En France, le ministre du Tourisme a pris position contre la pratique de Volotea. Interrogé sur France Info, il a qualifié la surfacturation de « illégale » et annoncé que la Répression des fraudes (DGCCRF) allait sanctionner s’il y a des augmentations au dernier moment des billets d’avion. Une position ferme, alors que la compagnie low cost espagnole a déjà appliqué des surcharges sur plusieurs centaines de milliers de réservations. La DGCCRF, qui dépend du ministère de l’Économie, pourrait engager des procédures en cas de manquement aux règles de protection des consommateurs. En 2025, l’autorité avait déjà infligé des amendes à plusieurs compagnies aériennes pour des pratiques tarifaires jugées trompeuses. Volotea, de son côté, affirme avoir construit son système « en toute légalité » et se dit prêt à affronter les éventuelles sanctions.

Volotea défend sa stratégie : « Sans ce système, des vols auraient été annulés »

Face aux critiques, Gilles Gosselin, directeur France de Volotea, a réaffirmé sur France Inter que ce système était « le plus juste et transparent ». Il a précisé que depuis sa mise en place, l’engagement des clients a augmenté de manière notable, notamment pour les vols de l’été 2026. « Nous avons construit ce système pour qu’il soit juste, transparent et en toute légalité », a-t-il martelé, ajoutant que 97 % des clients ayant acheté un billet depuis mi-mars sont en accord avec ces surcharges. Pour la compagnie, l’enjeu est crucial : maintenir l’intégralité de ses vols pour la saison estivale, essentielle à la fois pour ses clients et pour l’industrie du tourisme en France. Volotea, qui opère des liaisons principalement vers des destinations méditerranéennes, redoute que la hausse des coûts du kérosène ne rende certains vols non rentables. « Sans ce mécanisme, nous aurions dû annuler des rotations », explique un porte-parole de la compagnie. Une affirmation qui reste à vérifier, les concurrents comme Transavia ou EasyJet n’ayant pas recours à une telle pratique.

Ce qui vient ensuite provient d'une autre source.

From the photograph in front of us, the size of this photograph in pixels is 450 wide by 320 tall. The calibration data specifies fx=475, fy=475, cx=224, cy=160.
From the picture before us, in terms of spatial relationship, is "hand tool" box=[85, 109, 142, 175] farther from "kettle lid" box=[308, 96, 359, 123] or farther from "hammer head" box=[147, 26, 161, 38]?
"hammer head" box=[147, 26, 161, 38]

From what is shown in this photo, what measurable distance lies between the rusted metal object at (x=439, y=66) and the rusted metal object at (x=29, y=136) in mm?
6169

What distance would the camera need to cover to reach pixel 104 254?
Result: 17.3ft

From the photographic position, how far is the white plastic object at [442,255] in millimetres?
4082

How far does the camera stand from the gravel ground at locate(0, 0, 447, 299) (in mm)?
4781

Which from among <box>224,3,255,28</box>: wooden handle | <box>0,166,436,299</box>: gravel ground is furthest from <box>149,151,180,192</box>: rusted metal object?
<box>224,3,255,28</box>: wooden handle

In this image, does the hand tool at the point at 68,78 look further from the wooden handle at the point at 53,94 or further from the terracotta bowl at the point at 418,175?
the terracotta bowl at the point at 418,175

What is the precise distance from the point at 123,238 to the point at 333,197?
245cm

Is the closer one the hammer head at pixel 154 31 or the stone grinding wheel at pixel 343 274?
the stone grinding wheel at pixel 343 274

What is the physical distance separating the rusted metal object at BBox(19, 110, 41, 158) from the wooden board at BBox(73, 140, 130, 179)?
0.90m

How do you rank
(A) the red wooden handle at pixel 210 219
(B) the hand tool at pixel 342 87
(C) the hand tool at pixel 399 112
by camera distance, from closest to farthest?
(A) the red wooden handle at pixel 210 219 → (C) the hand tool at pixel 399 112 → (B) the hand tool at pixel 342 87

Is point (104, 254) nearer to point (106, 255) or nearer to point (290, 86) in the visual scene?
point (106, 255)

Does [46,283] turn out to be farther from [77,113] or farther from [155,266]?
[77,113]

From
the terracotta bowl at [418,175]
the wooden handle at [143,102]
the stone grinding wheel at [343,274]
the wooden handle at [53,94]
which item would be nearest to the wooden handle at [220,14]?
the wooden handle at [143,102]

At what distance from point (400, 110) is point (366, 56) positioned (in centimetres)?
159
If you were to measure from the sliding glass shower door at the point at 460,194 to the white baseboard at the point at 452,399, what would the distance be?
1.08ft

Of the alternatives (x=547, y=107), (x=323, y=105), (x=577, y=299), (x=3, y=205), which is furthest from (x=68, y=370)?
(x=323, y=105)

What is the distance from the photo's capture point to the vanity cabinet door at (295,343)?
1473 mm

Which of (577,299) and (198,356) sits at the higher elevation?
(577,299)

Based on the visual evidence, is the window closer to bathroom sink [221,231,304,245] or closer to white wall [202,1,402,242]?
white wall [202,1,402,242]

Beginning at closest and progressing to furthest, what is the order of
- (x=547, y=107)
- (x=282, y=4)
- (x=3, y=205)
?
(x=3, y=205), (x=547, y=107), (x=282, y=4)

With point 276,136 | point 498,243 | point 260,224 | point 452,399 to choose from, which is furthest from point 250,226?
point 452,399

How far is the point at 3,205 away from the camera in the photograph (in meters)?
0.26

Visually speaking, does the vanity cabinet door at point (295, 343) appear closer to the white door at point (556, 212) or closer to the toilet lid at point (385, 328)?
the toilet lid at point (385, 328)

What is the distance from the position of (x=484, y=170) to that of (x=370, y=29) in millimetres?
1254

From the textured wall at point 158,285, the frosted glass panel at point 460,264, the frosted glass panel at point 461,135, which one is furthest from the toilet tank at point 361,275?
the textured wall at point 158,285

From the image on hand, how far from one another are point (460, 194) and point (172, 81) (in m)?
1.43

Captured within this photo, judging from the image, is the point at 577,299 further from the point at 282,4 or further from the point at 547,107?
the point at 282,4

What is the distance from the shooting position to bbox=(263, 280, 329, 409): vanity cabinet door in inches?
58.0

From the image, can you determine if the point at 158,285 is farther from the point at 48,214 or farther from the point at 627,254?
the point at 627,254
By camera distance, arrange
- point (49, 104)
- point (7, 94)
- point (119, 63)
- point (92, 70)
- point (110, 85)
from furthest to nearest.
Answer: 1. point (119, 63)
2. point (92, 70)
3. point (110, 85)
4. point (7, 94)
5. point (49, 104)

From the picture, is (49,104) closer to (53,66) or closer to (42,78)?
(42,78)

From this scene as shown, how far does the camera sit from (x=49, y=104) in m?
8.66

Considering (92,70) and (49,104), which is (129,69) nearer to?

« Nous avons construit ce système pour qu’il soit juste, transparent et en toute légalité. »
Gilles Gosselin, directeur France de Volotea, 9 mai 2026

Et maintenant ?

La polémique autour du supplément carburant de Volotea pourrait s’amplifier dans les prochaines semaines. La DGCCRF doit rendre ses conclusions sur la légalité de la pratique d’ici la fin du mois de mai 2026. Si elle décide de sanctionner la compagnie, cela pourrait ouvrir la voie à d’autres actions contre les compagnies aériennes utilisant des mécanismes similaires. Côté clients, une question reste en suspens : comment réagir en cas de facture surprise ? Volotea assure que les surcharges sont clairement indiquées sur les factures et les e-mails de confirmation, mais certains voyageurs pourraient contester ces montants auprès de leur banque ou via les plateformes de médiation. Enfin, le secteur aérien reste sous tension, avec une possible nouvelle hausse des prix du kérosène dans les mois à venir, ce qui pourrait pousser d’autres compagnies à adopter des pratiques similaires – ou à multiplier les annulations de vols.

Techniquement, le billet est déjà payé, mais Volotea applique une surcharge a posteriori. Les clients peuvent contester cette facture auprès de leur banque en invoquant un manquement à l’information préalable, ou saisir un médiateur du tourisme. La DGCCRF pourrait aussi intervenir si la pratique est jugée illégale.

Plusieurs compagnies low cost, comme EasyJet ou Ryanair, maintiennent des tarifs fixes au moment de la réservation. Il est aussi possible de souscrire à une assurance annulation couvrant les hausses de prix du carburant, ou de privilégier les vols avec escales, souvent moins touchés par les surcharges.